Turn the stretch of the records that opens at their start and closes with the line containing "2.15 metres" into a numbered list, leaving out any blank lines.

## SUPPLIED MATERIAL
++++

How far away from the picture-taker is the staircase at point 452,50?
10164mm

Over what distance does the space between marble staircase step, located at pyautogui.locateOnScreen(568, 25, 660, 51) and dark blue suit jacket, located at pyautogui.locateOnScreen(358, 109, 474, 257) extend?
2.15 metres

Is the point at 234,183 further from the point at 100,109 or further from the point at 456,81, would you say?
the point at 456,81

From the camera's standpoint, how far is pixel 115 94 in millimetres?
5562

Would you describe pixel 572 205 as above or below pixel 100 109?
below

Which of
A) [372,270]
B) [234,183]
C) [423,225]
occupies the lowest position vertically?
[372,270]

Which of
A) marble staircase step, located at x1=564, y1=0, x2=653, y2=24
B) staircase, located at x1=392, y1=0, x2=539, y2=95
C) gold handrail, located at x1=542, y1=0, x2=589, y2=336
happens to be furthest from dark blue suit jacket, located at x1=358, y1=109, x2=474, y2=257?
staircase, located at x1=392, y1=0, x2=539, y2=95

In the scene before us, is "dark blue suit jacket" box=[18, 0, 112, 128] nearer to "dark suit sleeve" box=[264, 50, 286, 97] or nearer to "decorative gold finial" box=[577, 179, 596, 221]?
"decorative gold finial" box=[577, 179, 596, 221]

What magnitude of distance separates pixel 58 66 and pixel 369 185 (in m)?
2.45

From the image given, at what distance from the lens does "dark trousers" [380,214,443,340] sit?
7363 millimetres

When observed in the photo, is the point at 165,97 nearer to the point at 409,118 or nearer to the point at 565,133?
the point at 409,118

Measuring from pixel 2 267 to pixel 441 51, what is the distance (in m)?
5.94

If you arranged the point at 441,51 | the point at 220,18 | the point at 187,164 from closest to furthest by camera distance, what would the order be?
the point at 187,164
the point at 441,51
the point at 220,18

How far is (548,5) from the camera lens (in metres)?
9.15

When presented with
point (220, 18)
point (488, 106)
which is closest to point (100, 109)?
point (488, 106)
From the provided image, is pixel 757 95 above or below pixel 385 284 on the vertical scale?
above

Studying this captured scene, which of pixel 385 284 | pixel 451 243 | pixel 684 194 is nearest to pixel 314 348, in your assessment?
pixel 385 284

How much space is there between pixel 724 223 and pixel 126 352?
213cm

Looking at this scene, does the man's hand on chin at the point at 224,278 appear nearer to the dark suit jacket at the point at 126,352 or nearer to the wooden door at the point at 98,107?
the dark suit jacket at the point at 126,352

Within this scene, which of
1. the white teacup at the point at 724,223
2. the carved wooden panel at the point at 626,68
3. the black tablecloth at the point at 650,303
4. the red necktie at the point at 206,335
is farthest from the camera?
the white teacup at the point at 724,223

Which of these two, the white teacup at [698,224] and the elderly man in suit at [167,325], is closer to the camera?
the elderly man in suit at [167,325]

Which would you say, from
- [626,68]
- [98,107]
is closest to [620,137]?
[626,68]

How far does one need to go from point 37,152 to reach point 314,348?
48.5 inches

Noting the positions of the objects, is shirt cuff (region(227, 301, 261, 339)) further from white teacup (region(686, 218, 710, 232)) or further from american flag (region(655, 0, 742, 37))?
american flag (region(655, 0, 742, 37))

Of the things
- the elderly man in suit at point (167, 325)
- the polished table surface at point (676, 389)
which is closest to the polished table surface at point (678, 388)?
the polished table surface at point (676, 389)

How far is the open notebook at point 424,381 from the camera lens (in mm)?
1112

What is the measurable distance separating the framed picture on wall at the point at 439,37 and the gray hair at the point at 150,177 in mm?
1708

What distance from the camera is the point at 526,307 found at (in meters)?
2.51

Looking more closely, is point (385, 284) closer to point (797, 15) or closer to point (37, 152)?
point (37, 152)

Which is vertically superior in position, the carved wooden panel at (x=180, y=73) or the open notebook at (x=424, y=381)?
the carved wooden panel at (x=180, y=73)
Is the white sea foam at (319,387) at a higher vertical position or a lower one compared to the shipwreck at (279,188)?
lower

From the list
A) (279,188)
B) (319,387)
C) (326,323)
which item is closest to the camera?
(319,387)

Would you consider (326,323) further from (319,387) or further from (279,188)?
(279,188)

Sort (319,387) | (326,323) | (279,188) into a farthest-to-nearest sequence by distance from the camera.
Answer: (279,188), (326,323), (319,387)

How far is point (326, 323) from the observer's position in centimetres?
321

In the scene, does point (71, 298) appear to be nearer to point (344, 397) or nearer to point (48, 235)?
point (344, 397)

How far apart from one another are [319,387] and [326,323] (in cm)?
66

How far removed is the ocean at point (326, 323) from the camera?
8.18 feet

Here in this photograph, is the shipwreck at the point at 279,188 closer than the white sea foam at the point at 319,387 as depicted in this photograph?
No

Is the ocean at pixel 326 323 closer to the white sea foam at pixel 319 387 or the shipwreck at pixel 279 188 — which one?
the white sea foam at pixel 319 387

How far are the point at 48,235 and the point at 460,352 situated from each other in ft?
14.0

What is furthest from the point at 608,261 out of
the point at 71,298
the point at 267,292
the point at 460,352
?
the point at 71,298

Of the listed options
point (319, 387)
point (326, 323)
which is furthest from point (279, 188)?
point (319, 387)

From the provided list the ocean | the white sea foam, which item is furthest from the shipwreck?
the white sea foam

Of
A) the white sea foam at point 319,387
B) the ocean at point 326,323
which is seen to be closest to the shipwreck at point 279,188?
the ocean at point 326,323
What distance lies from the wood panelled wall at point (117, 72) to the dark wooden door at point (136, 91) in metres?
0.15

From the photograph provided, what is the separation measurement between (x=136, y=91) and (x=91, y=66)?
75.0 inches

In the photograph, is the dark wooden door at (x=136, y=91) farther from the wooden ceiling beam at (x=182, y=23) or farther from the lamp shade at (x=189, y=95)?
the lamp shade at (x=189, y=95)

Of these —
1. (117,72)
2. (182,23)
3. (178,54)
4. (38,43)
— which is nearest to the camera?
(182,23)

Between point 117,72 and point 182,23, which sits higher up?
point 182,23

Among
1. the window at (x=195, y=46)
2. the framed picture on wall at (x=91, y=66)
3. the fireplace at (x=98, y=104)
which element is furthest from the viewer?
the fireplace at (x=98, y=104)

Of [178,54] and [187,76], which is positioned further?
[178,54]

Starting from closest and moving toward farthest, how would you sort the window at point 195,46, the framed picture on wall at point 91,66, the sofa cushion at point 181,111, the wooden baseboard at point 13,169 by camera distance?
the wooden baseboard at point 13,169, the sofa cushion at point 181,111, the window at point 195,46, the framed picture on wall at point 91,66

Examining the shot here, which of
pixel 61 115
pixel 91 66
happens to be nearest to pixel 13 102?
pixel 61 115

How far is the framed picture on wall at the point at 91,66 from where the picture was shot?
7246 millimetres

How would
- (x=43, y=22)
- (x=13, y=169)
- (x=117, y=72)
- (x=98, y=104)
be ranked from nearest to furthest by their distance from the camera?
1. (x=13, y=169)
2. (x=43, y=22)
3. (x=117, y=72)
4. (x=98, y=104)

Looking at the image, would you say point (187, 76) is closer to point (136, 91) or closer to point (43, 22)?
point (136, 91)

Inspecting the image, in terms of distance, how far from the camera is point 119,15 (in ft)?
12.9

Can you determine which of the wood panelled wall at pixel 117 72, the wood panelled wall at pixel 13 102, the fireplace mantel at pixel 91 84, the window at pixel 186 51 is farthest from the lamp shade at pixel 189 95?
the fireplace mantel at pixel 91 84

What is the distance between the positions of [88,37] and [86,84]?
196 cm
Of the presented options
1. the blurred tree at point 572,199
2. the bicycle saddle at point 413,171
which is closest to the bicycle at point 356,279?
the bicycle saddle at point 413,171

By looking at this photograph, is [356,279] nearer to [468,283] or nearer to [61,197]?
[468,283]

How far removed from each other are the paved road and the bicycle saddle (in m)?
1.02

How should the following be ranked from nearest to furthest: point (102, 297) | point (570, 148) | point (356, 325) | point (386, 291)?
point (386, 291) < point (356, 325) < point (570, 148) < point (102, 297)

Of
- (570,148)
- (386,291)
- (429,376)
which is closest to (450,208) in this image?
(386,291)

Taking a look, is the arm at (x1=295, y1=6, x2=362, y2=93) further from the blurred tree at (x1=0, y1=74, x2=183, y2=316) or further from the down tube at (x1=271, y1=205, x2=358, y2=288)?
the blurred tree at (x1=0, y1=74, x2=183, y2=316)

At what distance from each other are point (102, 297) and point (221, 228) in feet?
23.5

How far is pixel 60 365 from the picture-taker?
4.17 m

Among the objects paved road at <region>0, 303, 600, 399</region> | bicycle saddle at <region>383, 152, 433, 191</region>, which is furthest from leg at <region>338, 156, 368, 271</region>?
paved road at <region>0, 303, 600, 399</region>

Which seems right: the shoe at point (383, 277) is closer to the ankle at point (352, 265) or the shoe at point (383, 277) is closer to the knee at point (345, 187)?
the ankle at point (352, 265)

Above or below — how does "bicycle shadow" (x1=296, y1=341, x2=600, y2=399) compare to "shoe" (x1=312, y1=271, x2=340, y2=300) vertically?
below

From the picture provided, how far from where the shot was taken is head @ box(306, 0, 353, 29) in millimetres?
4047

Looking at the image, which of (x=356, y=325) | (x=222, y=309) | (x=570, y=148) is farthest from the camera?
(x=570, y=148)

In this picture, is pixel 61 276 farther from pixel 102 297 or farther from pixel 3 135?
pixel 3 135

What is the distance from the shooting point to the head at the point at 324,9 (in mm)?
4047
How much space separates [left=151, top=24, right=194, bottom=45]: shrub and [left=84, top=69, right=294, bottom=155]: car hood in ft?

++++

## ANSWER IN FULL
1. How far away from the picture-taker is the staircase at point 452,50?
2. 10164mm
3. Over what distance does the space between marble staircase step, located at pyautogui.locateOnScreen(568, 25, 660, 51) and dark blue suit jacket, located at pyautogui.locateOnScreen(358, 109, 474, 257) extend?
4. 2.15 metres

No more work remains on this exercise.